Ryotaro Okabe / 岡部 遼太郎
Ph.D. Candidate in Chemistry, Massachusetts Institute of Technology
Physics-informed AI for quantum materials discovery
I am a Ph.D. candidate in Chemistry at MIT, advised by Prof. Mingda Li in the Quantum Measurement Group. My research develops physics-informed machine learning methods for quantum materials discovery and design, spanning generative models, graph neural networks, and LLM-guided synthesis prediction.

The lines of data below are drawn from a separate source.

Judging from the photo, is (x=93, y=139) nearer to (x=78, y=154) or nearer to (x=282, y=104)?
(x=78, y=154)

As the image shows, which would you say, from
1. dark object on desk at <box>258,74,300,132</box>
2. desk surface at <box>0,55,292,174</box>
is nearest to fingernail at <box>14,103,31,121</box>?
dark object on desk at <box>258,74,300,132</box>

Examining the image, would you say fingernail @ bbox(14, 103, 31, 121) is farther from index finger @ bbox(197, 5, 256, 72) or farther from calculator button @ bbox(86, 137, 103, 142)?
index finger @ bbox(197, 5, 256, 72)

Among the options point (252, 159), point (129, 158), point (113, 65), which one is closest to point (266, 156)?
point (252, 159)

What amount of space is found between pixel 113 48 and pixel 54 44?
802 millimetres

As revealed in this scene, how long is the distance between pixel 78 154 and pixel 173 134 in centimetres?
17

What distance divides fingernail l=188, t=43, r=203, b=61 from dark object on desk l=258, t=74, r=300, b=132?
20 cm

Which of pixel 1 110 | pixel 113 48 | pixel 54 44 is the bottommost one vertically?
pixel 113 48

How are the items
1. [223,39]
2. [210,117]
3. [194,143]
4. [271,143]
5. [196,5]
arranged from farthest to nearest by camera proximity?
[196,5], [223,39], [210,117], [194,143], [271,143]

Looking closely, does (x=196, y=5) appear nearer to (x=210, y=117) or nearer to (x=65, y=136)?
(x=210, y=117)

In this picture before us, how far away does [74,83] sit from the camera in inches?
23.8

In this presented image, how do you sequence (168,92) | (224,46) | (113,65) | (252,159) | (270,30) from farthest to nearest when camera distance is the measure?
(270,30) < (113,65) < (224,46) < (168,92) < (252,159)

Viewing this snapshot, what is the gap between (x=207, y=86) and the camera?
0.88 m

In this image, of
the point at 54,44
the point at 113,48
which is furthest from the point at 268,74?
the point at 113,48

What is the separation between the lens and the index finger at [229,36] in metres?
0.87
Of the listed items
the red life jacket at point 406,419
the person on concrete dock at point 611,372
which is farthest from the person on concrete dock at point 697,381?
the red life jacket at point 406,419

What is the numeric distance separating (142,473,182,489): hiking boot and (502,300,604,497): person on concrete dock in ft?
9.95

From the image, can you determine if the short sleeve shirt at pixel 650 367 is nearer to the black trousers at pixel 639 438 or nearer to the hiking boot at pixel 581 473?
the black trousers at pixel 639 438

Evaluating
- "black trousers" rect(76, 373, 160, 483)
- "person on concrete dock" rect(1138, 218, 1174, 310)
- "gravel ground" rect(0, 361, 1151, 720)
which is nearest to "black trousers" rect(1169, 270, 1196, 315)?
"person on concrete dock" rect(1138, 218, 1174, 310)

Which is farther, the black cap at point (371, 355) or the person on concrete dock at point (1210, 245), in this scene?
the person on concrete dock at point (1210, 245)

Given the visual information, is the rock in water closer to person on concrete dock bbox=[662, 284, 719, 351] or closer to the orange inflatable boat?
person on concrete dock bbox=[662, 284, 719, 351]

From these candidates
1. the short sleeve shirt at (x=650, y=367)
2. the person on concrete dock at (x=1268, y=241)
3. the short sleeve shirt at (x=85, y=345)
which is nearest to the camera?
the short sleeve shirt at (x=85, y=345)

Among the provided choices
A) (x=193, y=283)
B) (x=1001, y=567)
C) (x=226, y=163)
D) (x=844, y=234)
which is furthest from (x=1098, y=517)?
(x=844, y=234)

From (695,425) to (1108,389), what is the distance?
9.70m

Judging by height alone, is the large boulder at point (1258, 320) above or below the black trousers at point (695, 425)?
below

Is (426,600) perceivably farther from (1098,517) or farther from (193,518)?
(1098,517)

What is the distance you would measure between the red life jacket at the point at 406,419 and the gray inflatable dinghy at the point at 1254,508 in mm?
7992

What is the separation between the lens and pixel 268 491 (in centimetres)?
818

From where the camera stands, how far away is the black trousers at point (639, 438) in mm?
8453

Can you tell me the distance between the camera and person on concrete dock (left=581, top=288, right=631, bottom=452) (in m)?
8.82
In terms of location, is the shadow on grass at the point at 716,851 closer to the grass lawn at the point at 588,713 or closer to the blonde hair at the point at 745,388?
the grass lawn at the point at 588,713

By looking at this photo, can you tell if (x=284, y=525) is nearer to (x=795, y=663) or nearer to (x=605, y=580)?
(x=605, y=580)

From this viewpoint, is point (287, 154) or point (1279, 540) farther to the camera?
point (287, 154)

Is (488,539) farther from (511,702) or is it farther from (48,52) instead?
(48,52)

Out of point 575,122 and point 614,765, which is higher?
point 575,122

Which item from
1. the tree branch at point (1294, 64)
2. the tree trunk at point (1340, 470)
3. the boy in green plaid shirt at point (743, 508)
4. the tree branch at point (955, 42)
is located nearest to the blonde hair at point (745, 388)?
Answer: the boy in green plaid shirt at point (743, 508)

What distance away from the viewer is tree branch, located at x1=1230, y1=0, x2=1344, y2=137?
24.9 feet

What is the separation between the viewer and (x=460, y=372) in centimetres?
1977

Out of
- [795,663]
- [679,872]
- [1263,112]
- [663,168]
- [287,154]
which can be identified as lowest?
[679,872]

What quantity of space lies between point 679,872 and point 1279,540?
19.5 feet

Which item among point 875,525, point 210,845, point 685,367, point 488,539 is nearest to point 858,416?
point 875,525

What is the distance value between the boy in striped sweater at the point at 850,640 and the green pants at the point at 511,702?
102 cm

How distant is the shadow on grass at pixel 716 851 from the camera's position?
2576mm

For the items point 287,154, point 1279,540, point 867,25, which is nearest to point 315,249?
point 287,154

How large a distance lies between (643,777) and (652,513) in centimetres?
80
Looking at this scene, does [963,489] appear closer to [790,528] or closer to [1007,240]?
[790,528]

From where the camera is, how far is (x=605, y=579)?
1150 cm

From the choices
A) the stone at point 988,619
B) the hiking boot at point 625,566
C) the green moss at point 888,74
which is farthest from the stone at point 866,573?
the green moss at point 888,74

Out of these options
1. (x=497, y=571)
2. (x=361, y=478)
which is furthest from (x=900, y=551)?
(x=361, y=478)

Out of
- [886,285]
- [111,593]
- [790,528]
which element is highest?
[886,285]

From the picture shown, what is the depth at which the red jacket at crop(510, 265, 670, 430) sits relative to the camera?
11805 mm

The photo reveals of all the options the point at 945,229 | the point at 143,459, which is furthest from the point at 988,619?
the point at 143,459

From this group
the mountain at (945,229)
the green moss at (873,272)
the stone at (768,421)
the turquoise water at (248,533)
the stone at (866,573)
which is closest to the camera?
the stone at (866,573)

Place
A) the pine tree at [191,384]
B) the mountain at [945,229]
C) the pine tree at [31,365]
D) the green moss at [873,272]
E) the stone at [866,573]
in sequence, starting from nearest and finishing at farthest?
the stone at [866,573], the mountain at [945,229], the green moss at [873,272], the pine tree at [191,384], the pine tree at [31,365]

Before MIT, I received my M.S. and B.S. from the Institute of Science Tokyo and conducted research internships at IBM Research, Yale, and Rice.

Research Themes
Generative Models for Quantum Materials
Integrating structural constraints into generative AI (SCIGEN) for the inverse design of quantum material candidates.
Graph Neural Networks for Materials Properties
Predicting phonon dispersions, optical spectra, and magnetism directly from crystal structures.
LLMs for Materials Synthesis
Language-model-guided prediction of synthesis routes and conditions for quantum materials.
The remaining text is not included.